Install NVIDIA Network Operator Government-Ready Components

  1. Label your nvidia-network-operator namespace for the Operator to set the enforcement policy to privilege.

    $ kubectl label --overwrite ns nvidia-network-operator pod-security.kubernetes.io/enforce=privileged
    
  2. Add the NVIDIA Helm repository:

    $ helm repo add nvidia https://helm.ngc.nvidia.com/nvidia \
        && helm repo update
    
  3. Install the NVIDIA Network Operator with SR-IOV Network Operator.

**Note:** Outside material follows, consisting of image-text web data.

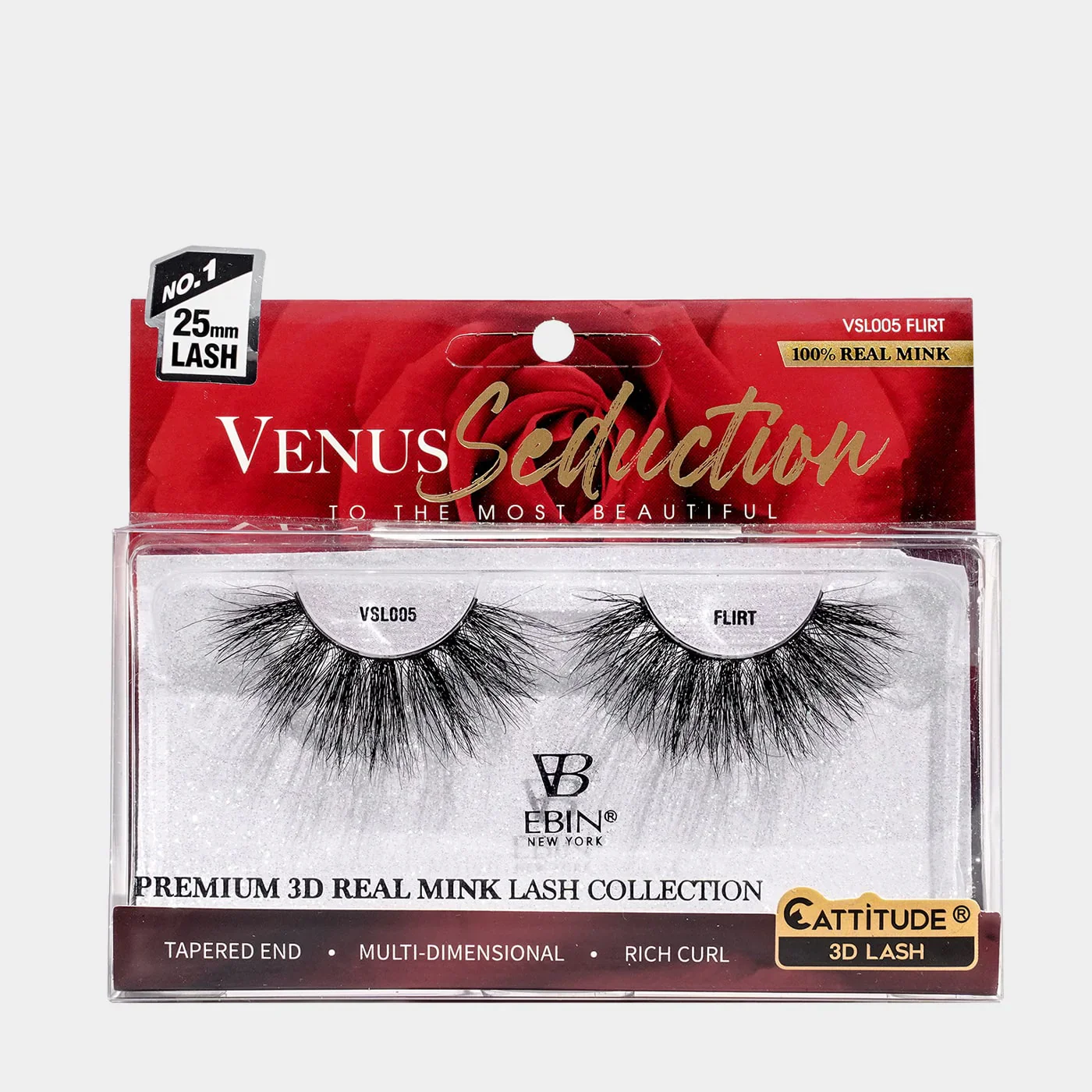 Ebin Venus Seduction 3D Mink Lashes Bold Curls - Image 5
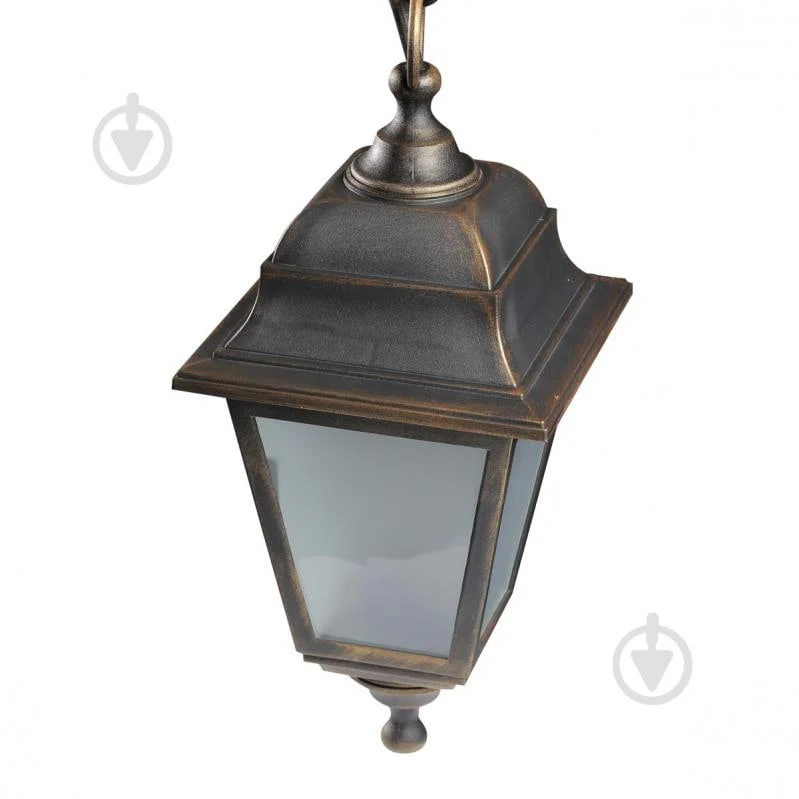 Світильник вуличний декоративний Expert Light Кантрі E27 IP44 антична латунь GAR-1227-TEП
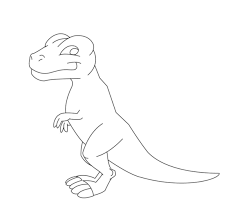 How To Draw A Cartoon T Rex Feltmagnet Crafts Cool t rex drawing to color. how to draw a cartoon t rex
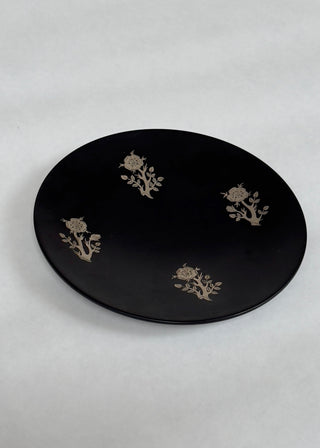 Isolit dish with silver inlays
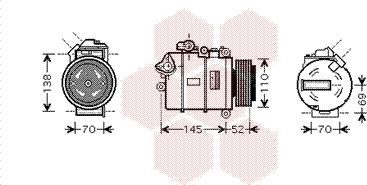 Van Wezel 0600K336 - Компресор, кондиціонер autocars.com.ua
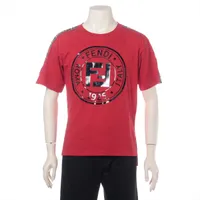 フェンディ ズッカ コットン Tシャツ 19年 レッド ＡＢランク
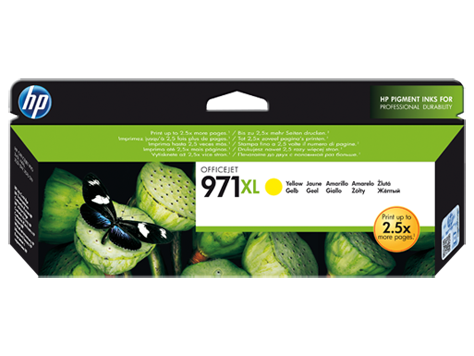 HP CN628AE 971XL YELLOW INK CARTRIDGE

    $  helm install network-operator nvidia/network-operator \
         --namespace nvidia-network-operator \
         --set sriov-network-operator.images.sriovConfigDaemon=doca-driver-stig-fips \
         --set sriov-network-operator.imagePullSecrets={ngc-secret} \
         --set sriovNetworkOperator.enabled=true
         --set nfd.enabled=true
    

Update Ubuntu Pro Token in NicClusterPolicy

UBUNTU_PRO_TOKEN environment variable of the Network Operator NicClusterPolicy should be configured.

apiVersion: mellanox.com/v1alpha1
kind: NicClusterPolicy
metadata:
  name: nic-cluster-policy
spec:
  ofedDriver:
    image: doca-driver-stig-fips
    repository: nvcr.io/nvstaging/mellanox
    version: doca3.2.0-25.10-1.2.2.0-0
    env:
      - name: UBUNTU_PRO_TOKEN
        value: "<YOUR_UBUNTU_PRO_TOKEN>"

This token is required for the driver container to download kernel headers and other necessary packages from the Canonical repository when using the FIPS-enabled kernel on Ubuntu 24.04.